Good teachers know how to spot other good teachers. They ask the right questions. They worry about the right things. They have an understanding of their students. Content knowledge is nice to have going in, but it's always an easy weaknesses to fix, whereas it's hard to teach someone how to interact with other human life forms. When you have a long conversation with them, you get a sense that they have an appropriate professional focus, not just a desire to "play teacher" or be the smartest kid in the room. They can see or sense the connection between what to teach, how to teach it, how to tell if you taught it. They read students well. And they have to actually care. Difficult to measure on an assessment.
New teachers tend to follow the 10-80-10 rule. 10% will be awesome no matter what. 10% will be unsalvageable no matter what. 80% will become great or mediocre or awful depending on what kind of support and assistance they get through their first several years. Almost nobody arrives in a classroom at age twenty-two fully formed, completely prepared, and totally able to rock the education biz. Guarding the gateway is not nearly as important as fully supporting the people who get in, figuring out what they need, who they are, how they can best grow into a good teacher.

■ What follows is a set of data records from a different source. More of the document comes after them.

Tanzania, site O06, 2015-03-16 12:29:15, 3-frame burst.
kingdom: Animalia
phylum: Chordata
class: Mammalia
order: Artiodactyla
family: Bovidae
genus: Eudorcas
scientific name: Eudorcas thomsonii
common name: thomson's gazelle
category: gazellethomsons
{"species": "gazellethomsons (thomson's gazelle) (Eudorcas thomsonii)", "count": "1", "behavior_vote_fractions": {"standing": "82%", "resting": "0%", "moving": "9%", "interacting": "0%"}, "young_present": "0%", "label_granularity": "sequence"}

None of this is well-done by people who aren't there. A new teacher assessment tool can provide some small pieces of information, but just like a PARCC or SBA test, an edTPA is just a small slice of a much larger picture.
Yes, there is a lot of work ahead, but, while not everyone agrees on the right assessment or combination of assessments, we see enough momentum to be encouraged. We are joining as one voice to help accelerate this movement and to make sure it holds up. At the same time, we will be vigilant to ensure that this work is done well, that institutions have the time they need to prepare, and that P-12 educators are involved as collaborators along the way.
I agree. Pearson and Stanford cannot really help us, and the less control over this process they have, the better.